The DEMAND is the amount of paper money + gold that exists.
That number is $200 TRILLION.
So in order to go from ONE TRILLION to 200 TRILLION that’s a 200x gain. In other words, $10,000 turns into $2,000,000.
And if you focus on the legitimate currencies, the gains are much greater.
So, again, we are very much in the beginning of this. There is no other investment opportunity in our lifetime greater than this. And we ARE at the beginning.
What are the legitimate cryptocurrencies?
There are many. I don’t want to get into the weeds here and discuss all the technology.
And I also don’t like all the speculative trading that is going on in cryptocurrencies.

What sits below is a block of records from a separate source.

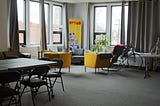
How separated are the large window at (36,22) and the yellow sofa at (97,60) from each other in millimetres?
2579

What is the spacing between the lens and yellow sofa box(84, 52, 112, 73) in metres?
8.16

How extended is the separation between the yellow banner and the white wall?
364cm

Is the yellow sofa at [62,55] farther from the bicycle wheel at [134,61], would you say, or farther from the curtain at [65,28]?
the bicycle wheel at [134,61]

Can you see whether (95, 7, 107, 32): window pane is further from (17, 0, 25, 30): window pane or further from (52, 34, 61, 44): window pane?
(17, 0, 25, 30): window pane

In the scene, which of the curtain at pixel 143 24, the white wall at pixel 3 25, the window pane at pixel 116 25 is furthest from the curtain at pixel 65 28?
the white wall at pixel 3 25

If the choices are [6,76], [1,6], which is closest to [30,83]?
[6,76]

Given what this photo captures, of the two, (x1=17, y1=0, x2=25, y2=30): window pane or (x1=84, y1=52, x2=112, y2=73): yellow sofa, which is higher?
(x1=17, y1=0, x2=25, y2=30): window pane

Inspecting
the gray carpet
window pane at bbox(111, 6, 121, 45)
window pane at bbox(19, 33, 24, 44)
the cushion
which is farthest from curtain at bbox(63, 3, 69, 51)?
the gray carpet

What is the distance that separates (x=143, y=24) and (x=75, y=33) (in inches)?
123

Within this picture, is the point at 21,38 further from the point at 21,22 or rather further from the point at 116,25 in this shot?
the point at 116,25

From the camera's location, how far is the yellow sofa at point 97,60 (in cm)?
816

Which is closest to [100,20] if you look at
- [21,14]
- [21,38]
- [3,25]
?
[21,14]

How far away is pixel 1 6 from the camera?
750 centimetres

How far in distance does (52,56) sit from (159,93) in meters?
3.75
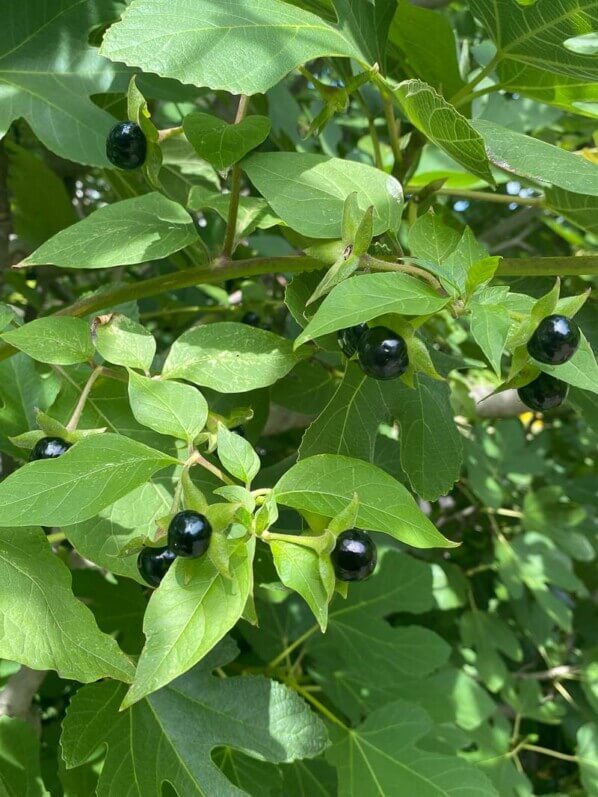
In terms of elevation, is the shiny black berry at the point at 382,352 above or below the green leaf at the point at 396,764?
above

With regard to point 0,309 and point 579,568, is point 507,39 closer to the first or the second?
point 0,309

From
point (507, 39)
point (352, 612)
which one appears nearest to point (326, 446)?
point (507, 39)

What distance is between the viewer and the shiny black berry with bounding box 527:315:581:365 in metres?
0.53

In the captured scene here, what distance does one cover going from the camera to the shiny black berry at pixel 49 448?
0.65m

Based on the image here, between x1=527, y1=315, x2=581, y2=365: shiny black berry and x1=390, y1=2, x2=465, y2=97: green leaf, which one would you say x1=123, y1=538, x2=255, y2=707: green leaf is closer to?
x1=527, y1=315, x2=581, y2=365: shiny black berry

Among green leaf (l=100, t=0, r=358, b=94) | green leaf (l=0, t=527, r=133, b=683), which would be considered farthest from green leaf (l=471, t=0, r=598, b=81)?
green leaf (l=0, t=527, r=133, b=683)

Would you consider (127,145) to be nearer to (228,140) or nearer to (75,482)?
(228,140)

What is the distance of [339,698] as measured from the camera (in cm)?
123

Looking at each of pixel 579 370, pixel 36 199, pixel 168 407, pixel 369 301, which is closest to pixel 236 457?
pixel 168 407

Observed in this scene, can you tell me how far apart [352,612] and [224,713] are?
444mm

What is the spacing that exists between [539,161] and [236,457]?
35 centimetres

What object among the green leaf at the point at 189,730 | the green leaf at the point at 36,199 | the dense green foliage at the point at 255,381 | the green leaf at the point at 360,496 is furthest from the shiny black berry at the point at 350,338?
the green leaf at the point at 36,199

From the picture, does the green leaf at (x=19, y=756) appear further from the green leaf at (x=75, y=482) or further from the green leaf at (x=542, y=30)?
the green leaf at (x=542, y=30)

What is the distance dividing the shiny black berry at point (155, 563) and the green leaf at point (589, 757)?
4.69 feet
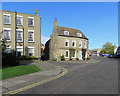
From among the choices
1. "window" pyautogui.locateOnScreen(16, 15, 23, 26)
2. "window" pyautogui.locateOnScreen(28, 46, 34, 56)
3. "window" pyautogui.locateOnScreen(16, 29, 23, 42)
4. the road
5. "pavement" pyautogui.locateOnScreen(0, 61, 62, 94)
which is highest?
"window" pyautogui.locateOnScreen(16, 15, 23, 26)

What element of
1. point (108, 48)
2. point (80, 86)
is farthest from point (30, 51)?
point (108, 48)

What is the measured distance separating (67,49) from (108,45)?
57.5 meters

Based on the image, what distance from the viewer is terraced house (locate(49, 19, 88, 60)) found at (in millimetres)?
28438

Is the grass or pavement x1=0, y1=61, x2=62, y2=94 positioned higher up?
the grass

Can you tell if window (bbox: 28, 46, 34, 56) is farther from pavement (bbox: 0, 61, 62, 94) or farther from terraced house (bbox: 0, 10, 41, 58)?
pavement (bbox: 0, 61, 62, 94)

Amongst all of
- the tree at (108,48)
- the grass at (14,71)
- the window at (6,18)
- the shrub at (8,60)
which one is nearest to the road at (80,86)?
the grass at (14,71)

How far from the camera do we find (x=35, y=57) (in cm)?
2278

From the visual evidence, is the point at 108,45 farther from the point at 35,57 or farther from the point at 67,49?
the point at 35,57

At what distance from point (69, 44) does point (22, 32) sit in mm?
13824

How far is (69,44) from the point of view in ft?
97.2

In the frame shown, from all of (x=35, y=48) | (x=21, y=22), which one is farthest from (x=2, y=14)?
(x=35, y=48)

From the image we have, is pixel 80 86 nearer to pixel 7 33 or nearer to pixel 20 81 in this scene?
pixel 20 81

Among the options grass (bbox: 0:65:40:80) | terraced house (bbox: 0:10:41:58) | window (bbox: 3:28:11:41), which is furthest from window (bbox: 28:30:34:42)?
grass (bbox: 0:65:40:80)

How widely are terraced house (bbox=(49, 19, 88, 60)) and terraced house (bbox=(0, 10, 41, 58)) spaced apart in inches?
267
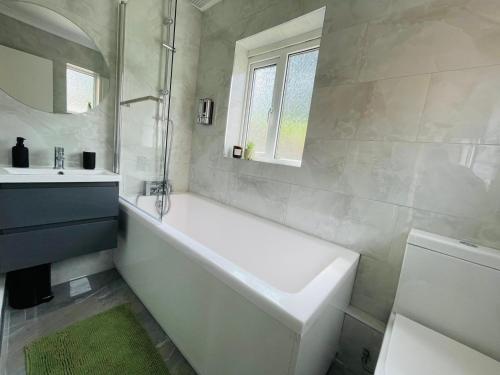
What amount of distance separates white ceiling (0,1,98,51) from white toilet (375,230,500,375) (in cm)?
248

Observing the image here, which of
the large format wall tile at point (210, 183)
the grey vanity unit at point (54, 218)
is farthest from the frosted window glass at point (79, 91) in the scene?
the large format wall tile at point (210, 183)

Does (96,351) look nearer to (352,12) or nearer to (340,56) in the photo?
(340,56)

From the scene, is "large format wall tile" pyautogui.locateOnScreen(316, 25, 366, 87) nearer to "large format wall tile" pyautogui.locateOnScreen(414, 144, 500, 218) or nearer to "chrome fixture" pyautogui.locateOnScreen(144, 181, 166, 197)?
"large format wall tile" pyautogui.locateOnScreen(414, 144, 500, 218)

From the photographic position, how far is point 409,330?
956 millimetres

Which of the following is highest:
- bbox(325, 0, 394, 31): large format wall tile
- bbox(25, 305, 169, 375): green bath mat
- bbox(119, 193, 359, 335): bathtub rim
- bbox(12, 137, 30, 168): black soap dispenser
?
bbox(325, 0, 394, 31): large format wall tile

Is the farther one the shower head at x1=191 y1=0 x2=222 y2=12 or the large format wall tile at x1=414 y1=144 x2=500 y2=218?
the shower head at x1=191 y1=0 x2=222 y2=12

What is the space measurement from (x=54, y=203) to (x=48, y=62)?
3.29 feet

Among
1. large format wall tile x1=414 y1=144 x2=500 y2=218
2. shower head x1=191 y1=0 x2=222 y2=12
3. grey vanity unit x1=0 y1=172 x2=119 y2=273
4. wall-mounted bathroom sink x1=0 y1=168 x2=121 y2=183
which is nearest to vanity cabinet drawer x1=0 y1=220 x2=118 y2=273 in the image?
grey vanity unit x1=0 y1=172 x2=119 y2=273

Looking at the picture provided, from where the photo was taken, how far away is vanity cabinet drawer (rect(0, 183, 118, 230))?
1.18m

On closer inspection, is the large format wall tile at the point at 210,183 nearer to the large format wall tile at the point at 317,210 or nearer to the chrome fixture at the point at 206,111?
the chrome fixture at the point at 206,111

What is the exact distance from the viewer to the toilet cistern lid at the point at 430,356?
78cm

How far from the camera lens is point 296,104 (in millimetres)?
1872

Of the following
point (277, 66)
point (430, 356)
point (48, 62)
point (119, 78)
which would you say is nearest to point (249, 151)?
point (277, 66)

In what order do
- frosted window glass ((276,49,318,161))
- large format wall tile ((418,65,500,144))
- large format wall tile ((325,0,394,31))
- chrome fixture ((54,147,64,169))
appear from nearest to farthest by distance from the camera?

Speculation leads to scams and bubbles.
But just like there were internet companies that survived the bust and became the companies we use every day, there are cryptocurrencies that exist now that we will use every day 10 years from now.
You said on CNBC that Bitcoin will go to a $1,000,000? Were you kidding?
No.
Bitcoin hit $20,000 recently. We just said it could go at least as much as 200x higher. That’s $4,000,000. So even at $1,000,000, Bitcoin will be a buy.
How else can one make money in the Bitcoin sector?
You don’t have to be a software developer.
When the gold rush hit in the 1800s, Levis Jeans became the big winner. And the companies that sold “picks” and “shovels.”
There will be many pick-and-shovel companies in the Bitcoin space.
Sites that have the latest Bitcoin news and analysis will do well. Exchanges will do well. Companies that help integrate traditional companies with the deeper parts of Bitcoin technology will do well (like whoever is helping UPS integrate Blockchain tech into their logistics).
Companies that help new cryptocurrencies launch will do well.
And on and on.
Someone said you said “Bitcoin is a Ponzi scheme” in early 2013. Why should we trust you now?
First, I’m always a believer that the best investment is in yourself. This will provide greater than 200x returns.
That said, I was wrong in early 2013.
I’ve been a software guy for over 25 years. I’m able to do my research. Which I did.
By May 2013 I had already done enough research to build my own Bitcoin store, go on CNBC and discuss Bitcoin, and be an advocate when it was just $60. This is all public info.
But, for me, focusing on my physical health, emotional health, creative health, and spiritual health will always be the most valuable “currency” I can develop and trade in.
Could Bitcoin be just a fad?
No.
Paper money DOES have the problems described above. Someone has to solve those problems. Bitcoin and other cryptocurrencies solve them.
And every industry evolves. Cryptocurrencies are the “in data we trust” way in which money is evolving.
And $750 BILLION believes in me on this.
Who is Satoshi?
Satoshi is the secretive founder of Bitcoin. He is worth many many billions in Bitcoin right now. He is anonymous and reporters, governments, etc. have never figured out who he is.
That said, a number of people know who he is. I read his blog every day. He is a secretive person and nobody wants to blow his cover.
Well, what should I do now?
Don’t listen to me.
a. Get an account on Coinbase(or wherever). Buy $10 worth of Bitcoin just to taste and feel it.
b. Then read. Read a lot.
Here are some books not about Bitcoin that are worth reading:
Sapiens by Yuval Hurari
The Evolution of Everything by Matt Ridley
The Ascent of Money by Niall Ferguson.
Antifragile by NassimTaleb
There’s a lot of discussion of cryptocurrencies on Reddit and Twitter. DO NOT read those. Most of those discussions are filled with trolls although there are some decent sources there.
Blogs/sites: start with Coindesk and CoinTelegraph. You'll find the rest as you read more.
(Disclaimer: The views and opinions expressed in this article are those of the author and do not necessarily reflect the views of YourStory.)